Lo scavo è ancora all’inizio. Intanto cominciano già ad affiorare le creste murarie dei piani superiori degli edifici antichi, tra cui una che è stata trasformata, nelle sue ultime fasi, in fullonica (lavanderia) e scavata già intorno al 1912.
Un’altra casa risulta essere dotata di forno e cella superiore. Nei livelli più alti dei fondi gli archeologi hanno documentato una serie di buche praticate nel terreno in anni forse più recenti e, presumibilmente, funzionali all’utilizzo agricolo del terreno o utilizzate come cava di lapilli nell’epoca moderna.
Vedute sette-ottocentesche dimostrano come quel fondo soprastante la città antica fosse adibito all’agricoltura (zone boscose, edifici rurali e serre di agricoltori erano presenti fino al 2015).
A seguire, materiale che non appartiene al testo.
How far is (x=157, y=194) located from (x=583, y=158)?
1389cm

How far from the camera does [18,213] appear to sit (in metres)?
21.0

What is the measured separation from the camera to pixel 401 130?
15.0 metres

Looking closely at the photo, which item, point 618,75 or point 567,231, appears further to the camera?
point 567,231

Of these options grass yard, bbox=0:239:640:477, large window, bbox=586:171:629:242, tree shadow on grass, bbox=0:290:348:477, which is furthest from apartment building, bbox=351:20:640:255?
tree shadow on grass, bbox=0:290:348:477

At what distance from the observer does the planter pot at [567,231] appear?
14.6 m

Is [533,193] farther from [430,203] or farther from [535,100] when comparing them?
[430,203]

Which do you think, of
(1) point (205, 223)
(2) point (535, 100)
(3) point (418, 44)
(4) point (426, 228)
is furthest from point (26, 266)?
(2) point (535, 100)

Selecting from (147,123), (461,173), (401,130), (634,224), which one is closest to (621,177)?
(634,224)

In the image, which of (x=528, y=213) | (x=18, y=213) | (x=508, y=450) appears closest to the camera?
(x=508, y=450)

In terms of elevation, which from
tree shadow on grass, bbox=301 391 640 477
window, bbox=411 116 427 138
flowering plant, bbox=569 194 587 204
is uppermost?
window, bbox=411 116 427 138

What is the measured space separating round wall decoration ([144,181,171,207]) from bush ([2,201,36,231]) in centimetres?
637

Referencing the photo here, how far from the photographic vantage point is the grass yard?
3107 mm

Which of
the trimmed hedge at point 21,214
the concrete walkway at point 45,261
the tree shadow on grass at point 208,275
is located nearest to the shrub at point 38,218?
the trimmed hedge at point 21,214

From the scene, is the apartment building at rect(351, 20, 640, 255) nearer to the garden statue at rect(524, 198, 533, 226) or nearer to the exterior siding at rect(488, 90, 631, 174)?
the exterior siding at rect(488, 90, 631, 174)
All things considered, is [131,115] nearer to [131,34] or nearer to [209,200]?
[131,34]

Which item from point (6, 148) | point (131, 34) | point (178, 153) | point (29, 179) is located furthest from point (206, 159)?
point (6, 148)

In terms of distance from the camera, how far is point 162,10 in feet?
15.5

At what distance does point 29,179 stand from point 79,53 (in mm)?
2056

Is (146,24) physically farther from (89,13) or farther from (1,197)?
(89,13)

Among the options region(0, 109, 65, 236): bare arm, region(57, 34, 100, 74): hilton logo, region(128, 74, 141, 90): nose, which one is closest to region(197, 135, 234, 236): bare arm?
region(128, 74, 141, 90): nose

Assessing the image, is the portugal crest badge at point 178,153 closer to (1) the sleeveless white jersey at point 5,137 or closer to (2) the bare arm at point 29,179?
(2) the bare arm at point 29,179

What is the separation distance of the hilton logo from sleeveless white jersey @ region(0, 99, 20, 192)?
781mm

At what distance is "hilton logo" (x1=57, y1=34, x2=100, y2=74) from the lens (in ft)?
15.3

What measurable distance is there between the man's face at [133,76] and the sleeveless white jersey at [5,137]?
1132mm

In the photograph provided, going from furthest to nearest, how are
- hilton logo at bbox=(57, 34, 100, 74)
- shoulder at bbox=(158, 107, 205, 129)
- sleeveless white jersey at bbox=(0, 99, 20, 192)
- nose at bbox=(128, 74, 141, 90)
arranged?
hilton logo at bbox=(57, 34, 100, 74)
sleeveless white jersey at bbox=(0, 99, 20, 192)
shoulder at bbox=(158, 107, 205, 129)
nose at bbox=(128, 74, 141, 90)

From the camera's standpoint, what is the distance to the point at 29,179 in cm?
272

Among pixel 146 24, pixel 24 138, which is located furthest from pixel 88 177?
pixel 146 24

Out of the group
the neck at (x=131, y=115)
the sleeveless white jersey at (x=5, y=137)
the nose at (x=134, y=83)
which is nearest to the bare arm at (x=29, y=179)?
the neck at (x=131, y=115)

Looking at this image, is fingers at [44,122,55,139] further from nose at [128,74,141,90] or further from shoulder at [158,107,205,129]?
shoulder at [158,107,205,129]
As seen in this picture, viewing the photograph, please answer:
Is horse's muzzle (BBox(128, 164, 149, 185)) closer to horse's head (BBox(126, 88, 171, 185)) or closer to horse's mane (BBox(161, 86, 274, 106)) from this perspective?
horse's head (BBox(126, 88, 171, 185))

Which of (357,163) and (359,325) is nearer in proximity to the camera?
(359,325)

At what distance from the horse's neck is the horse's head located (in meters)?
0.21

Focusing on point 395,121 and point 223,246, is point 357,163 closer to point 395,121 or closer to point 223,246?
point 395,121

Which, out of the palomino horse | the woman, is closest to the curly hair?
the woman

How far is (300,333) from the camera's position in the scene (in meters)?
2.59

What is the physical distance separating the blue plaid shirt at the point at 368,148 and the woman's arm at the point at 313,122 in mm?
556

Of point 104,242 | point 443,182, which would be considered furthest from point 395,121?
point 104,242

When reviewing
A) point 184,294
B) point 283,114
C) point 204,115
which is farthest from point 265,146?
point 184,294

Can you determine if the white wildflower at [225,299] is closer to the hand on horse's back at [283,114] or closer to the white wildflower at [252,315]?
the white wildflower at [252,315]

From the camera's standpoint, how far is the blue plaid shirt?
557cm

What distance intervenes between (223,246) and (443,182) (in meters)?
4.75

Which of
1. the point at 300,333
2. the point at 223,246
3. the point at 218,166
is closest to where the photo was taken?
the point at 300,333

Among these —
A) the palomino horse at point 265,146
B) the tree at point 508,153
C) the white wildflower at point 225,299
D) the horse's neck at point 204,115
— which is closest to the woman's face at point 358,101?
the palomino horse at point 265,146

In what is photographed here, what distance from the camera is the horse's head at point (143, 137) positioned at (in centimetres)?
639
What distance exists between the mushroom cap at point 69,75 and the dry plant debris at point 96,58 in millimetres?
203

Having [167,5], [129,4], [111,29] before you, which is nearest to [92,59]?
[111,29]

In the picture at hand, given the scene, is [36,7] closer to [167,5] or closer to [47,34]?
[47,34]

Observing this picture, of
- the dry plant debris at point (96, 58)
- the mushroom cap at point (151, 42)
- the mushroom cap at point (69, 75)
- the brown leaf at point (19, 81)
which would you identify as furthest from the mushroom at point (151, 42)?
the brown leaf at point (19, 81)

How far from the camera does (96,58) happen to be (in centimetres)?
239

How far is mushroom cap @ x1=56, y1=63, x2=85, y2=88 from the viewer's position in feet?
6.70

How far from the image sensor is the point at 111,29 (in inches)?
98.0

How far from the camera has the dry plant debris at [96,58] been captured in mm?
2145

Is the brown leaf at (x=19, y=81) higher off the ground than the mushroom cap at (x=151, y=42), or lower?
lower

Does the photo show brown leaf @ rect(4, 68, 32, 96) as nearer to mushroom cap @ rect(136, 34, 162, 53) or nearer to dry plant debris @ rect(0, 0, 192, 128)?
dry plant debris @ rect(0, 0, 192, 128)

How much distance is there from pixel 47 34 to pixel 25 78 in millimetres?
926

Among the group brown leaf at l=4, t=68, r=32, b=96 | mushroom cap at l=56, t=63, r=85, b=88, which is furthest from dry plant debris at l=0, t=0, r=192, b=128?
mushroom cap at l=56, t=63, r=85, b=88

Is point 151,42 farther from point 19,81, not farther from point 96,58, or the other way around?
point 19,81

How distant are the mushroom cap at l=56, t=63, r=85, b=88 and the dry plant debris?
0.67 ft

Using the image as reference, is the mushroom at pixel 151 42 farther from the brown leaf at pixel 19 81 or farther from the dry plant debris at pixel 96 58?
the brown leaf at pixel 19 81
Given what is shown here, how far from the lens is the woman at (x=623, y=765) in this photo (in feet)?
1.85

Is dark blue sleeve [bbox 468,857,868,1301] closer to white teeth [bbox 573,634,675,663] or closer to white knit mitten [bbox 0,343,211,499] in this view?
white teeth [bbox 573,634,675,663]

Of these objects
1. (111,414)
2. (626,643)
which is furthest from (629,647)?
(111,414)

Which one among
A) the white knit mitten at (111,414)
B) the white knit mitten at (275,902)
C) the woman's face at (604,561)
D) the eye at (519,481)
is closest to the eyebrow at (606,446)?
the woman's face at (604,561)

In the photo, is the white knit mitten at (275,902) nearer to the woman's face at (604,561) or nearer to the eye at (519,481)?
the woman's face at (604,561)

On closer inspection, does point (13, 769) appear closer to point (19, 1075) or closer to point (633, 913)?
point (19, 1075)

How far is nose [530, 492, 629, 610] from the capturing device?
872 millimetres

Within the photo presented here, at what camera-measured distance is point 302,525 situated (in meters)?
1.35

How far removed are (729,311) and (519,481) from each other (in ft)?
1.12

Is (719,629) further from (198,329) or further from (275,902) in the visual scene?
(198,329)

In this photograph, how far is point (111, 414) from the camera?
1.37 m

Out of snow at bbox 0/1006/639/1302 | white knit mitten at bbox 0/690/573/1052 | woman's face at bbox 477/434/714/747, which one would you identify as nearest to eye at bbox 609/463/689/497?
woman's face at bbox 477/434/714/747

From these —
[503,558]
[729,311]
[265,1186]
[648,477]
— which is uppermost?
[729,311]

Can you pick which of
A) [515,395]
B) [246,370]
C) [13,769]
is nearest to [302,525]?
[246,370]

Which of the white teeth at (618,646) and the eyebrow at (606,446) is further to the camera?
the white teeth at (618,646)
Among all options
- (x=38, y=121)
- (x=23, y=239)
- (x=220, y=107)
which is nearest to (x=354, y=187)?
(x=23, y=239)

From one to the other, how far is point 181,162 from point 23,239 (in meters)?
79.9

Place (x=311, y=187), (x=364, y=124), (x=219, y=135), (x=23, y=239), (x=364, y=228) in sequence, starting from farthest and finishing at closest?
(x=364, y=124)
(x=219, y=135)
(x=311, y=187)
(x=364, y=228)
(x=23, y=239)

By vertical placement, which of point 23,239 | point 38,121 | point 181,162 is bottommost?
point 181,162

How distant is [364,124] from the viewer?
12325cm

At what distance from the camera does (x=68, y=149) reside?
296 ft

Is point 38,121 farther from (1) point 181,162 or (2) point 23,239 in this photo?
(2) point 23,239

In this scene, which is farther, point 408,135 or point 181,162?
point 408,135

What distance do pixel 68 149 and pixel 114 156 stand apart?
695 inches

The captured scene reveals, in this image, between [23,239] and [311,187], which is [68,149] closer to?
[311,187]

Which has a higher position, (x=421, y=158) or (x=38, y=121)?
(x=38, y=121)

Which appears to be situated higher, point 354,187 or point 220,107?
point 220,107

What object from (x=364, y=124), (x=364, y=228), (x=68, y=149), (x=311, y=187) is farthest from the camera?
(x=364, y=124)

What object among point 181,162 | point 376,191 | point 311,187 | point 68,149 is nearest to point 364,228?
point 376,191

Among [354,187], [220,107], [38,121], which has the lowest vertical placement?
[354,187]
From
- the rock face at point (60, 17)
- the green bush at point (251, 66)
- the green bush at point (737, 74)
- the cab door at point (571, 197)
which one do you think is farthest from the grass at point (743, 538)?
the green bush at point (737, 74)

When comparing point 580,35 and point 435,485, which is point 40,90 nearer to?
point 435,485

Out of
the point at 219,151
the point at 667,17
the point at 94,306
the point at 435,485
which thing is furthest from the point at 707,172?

Un paesaggio storico legato alla riscoperta di Pompei che il Parco intende valorizzare e raccontarlo anche tramite un progetto che punta alla riqualificazione delle aree verdi.
A dimostrazione che la passione green non è stata mai del tutto abbandonata dalla direzione del Parco, contestualmente all’iniziativa di ricerca archeologica, viene annunciata una nuova fase di evoluzione della filiera agricola.
Essa consiste nella selezione di un partner per la coltivazione dei vigneti del Parco, nell’ambito di un partenariato pubblico-privato, che prevede l’ampliamento delle aree coltivate e, in futuro, anche la messa a regime di uliveti, frutteti e orti sociali.